Assignment ▸ The listing below is to be copied exactly, with pictures excluded.

Data ▸
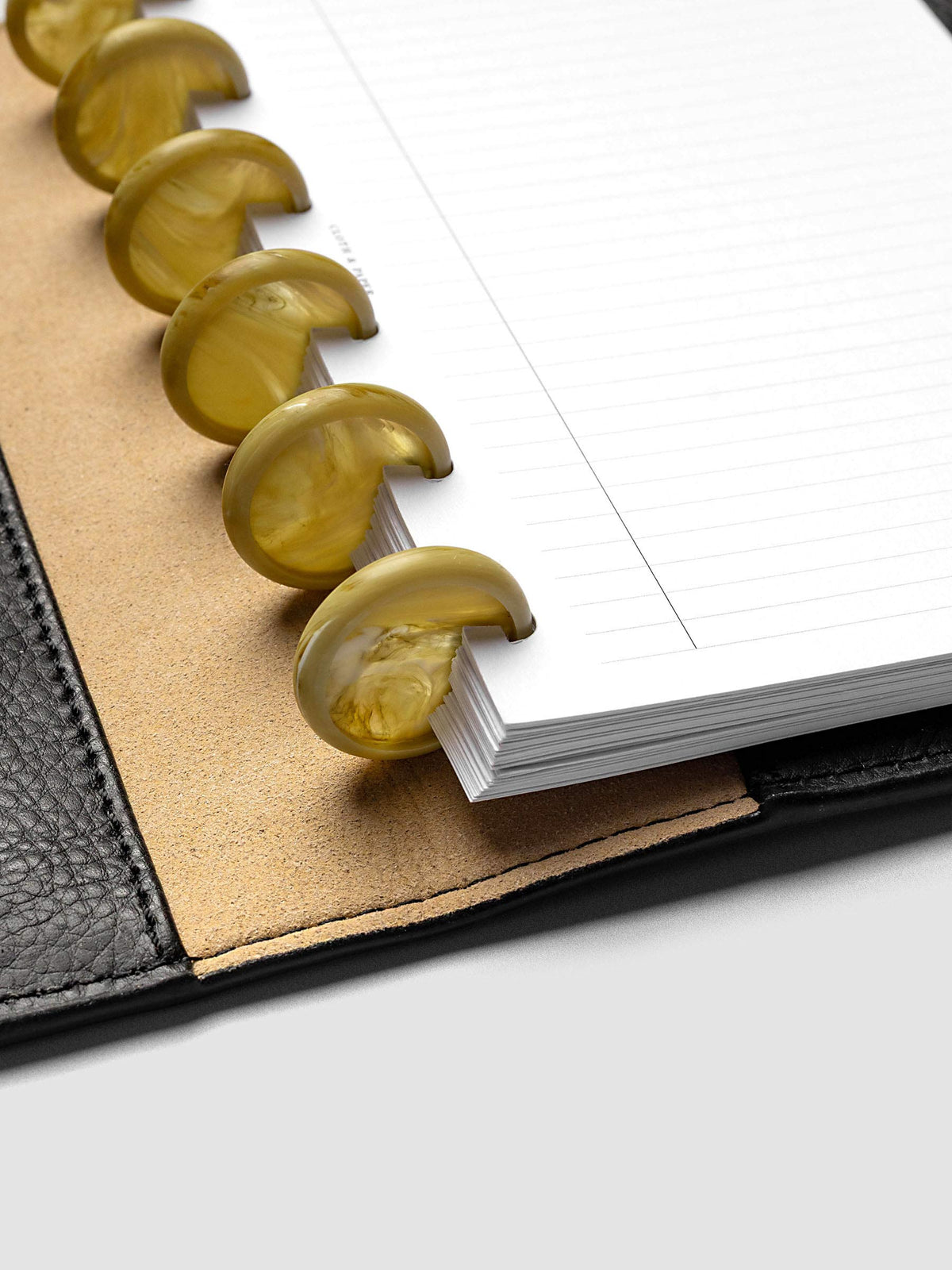 Close-up of Carrara Verde 1" planner discs in a discbound planner, highlighting the marbled green finish and disc construction
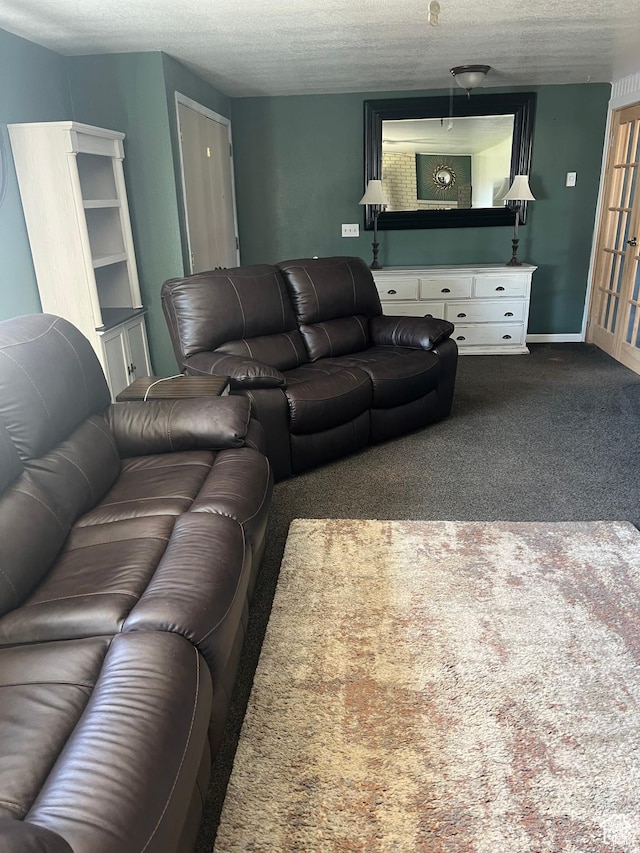 living area with a textured ceiling and carpet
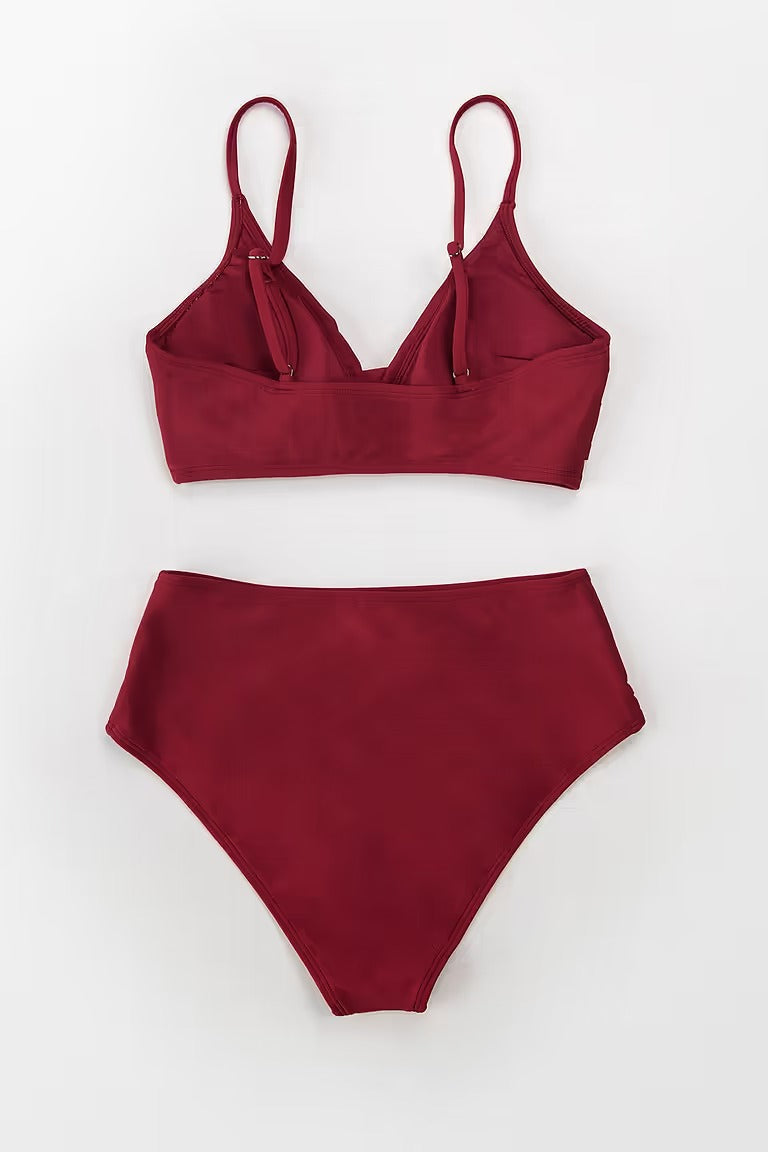 High-waisted bikini with twisted front and hipster surplice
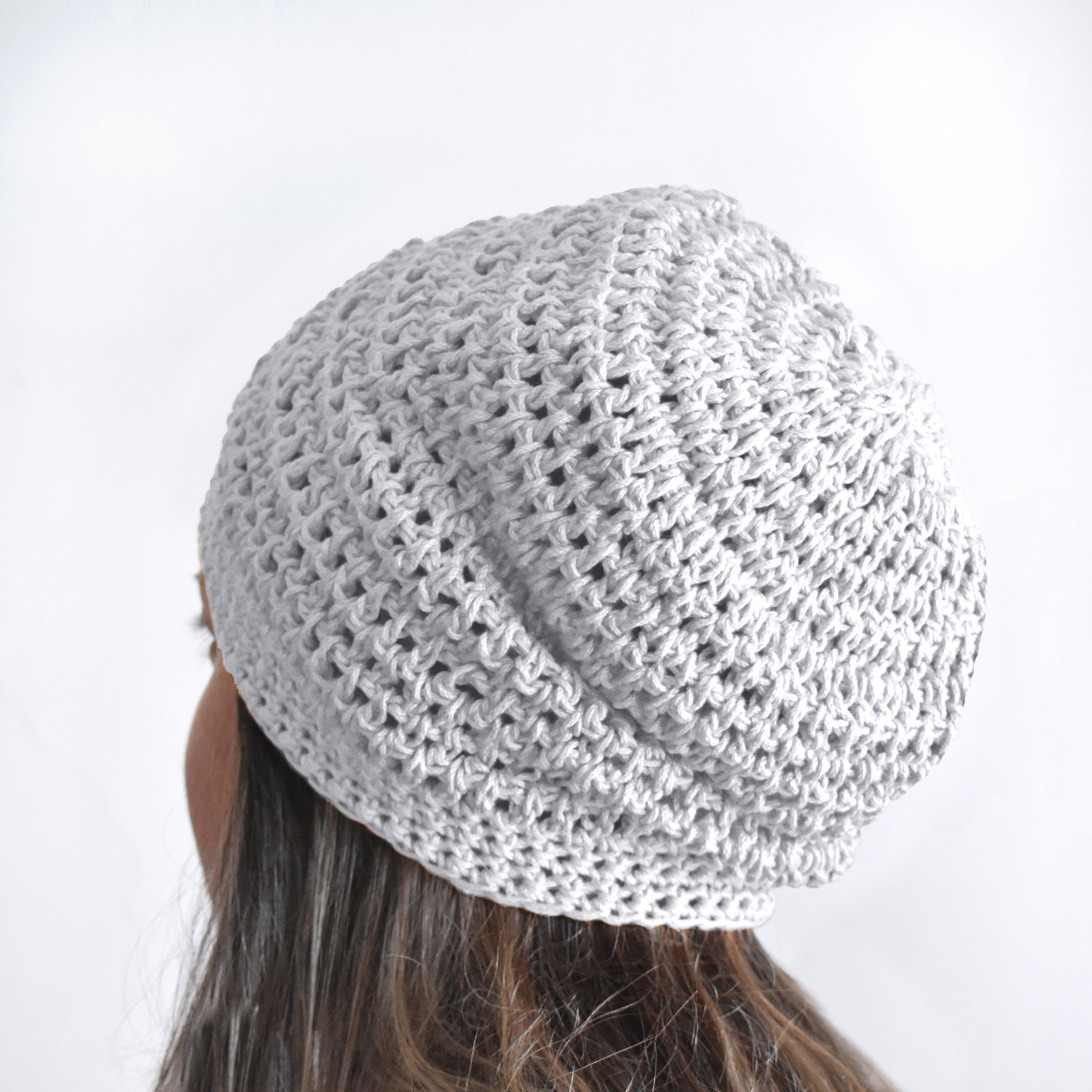 White knitted beret worn by a person on a white background.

Written reply ▸
 Close-up of Carrara Verde 1" planner discs in a discbound planner, highlighting the marbled green finish and disc construction
 living area with a textured ceiling and carpet
 High-waisted bikini with twisted front and hipster surplice
 White knitted beret worn by a person on a white background.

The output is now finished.